(Given records begins)

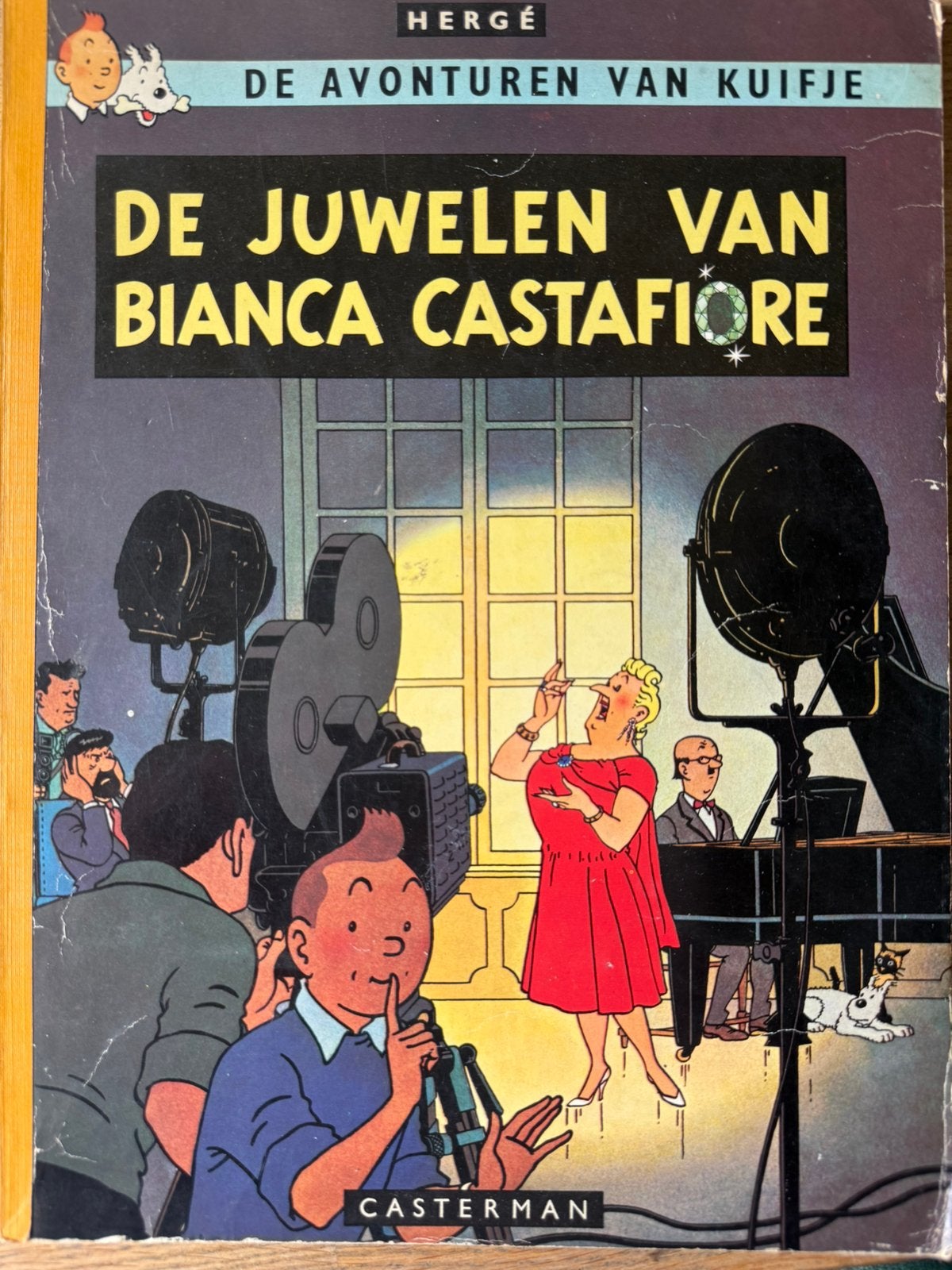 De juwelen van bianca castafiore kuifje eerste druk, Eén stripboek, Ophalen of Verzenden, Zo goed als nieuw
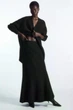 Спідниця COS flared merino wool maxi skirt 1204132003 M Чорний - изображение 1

(Given records ends)
(Given records begins)

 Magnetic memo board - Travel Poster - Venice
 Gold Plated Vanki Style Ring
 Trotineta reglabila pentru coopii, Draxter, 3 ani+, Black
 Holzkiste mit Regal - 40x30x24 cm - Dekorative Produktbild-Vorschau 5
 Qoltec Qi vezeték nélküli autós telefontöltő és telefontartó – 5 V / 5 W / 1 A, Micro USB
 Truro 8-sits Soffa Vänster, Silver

(Given records ends)
(Given records begins)

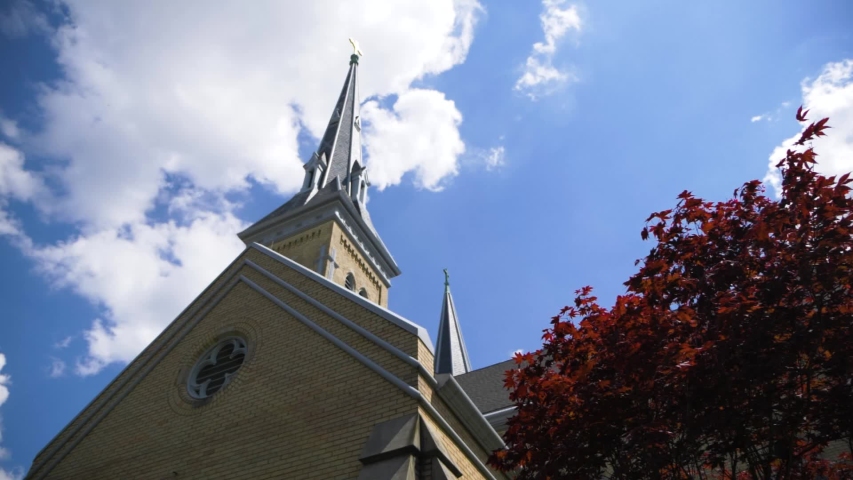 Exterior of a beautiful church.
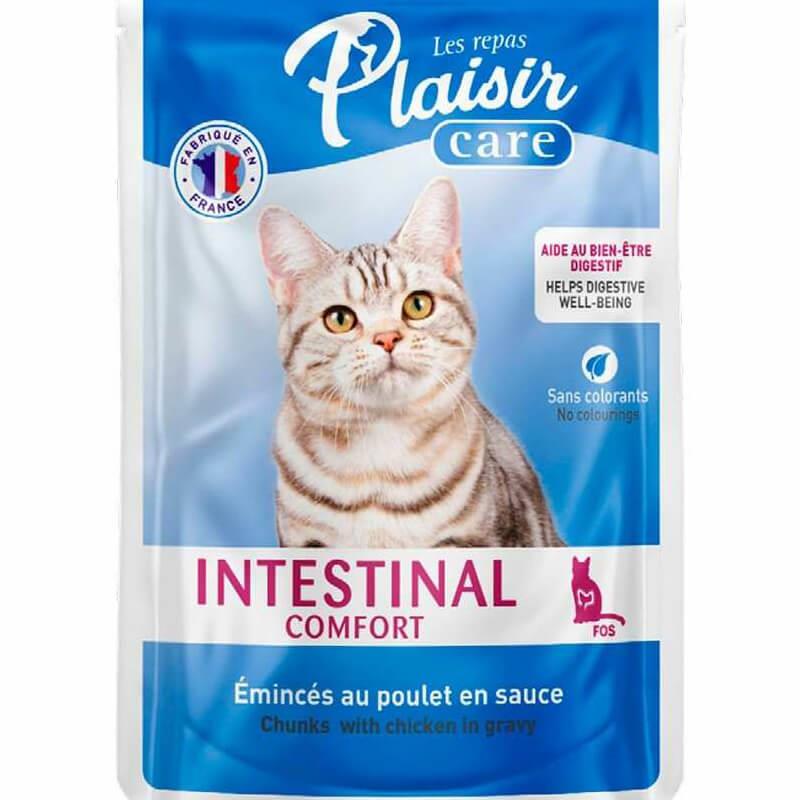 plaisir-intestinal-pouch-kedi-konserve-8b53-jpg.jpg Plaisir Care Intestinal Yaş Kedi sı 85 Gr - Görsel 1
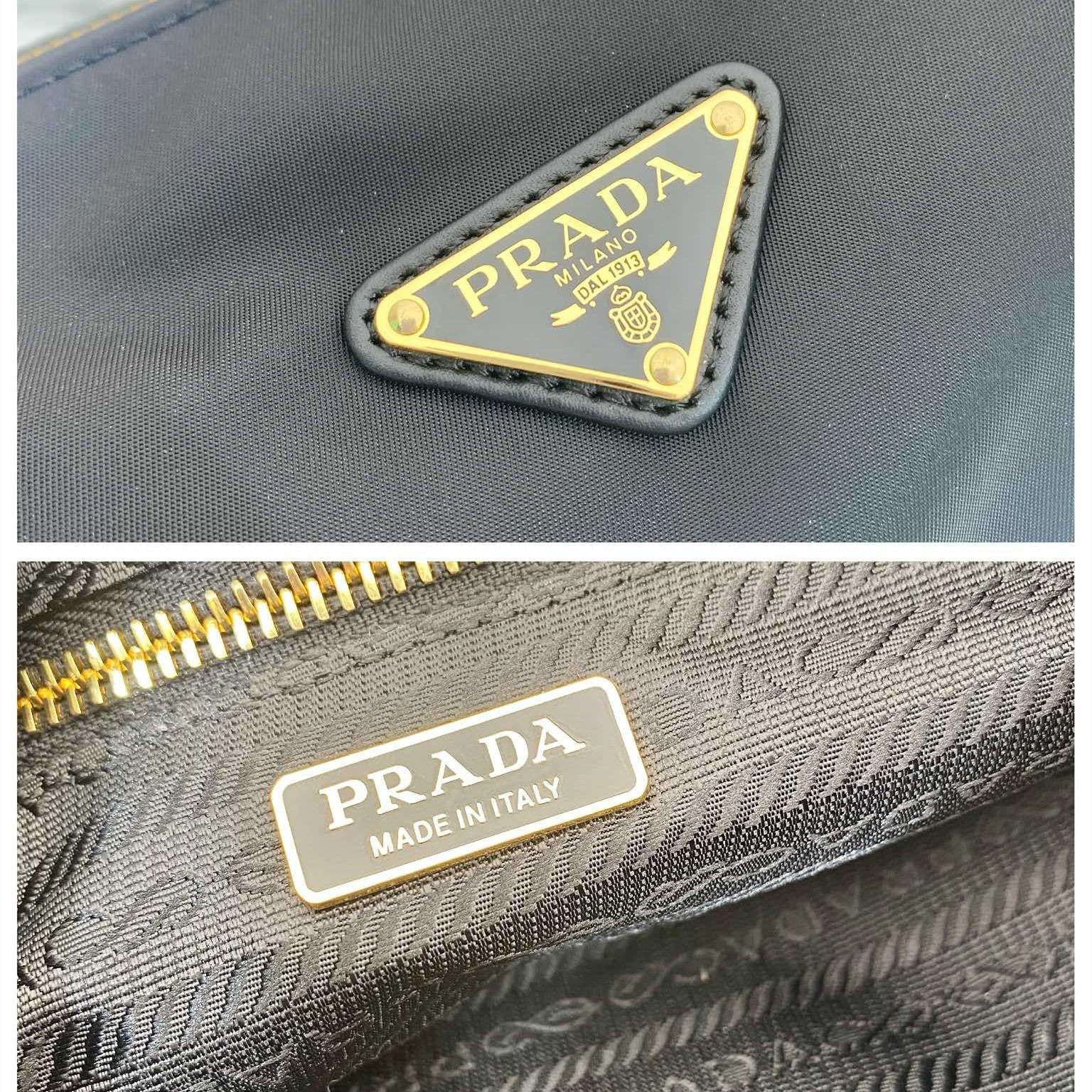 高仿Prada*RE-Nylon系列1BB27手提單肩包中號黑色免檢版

(Given records ends)

— Exercise —
All pictures are to be skipped. Output, word for word, the lines in the data above starting at the line containing "De juwelen van" and ending at the line containing "Спідниця COS flared".

— Exercise answer —
 De juwelen van bianca castafiore kuifje eerste druk, Eén stripboek, Ophalen of Verzenden, Zo goed als nieuw
 Спідниця COS flared merino wool maxi skirt 1204132003 M Чорний - изображение 1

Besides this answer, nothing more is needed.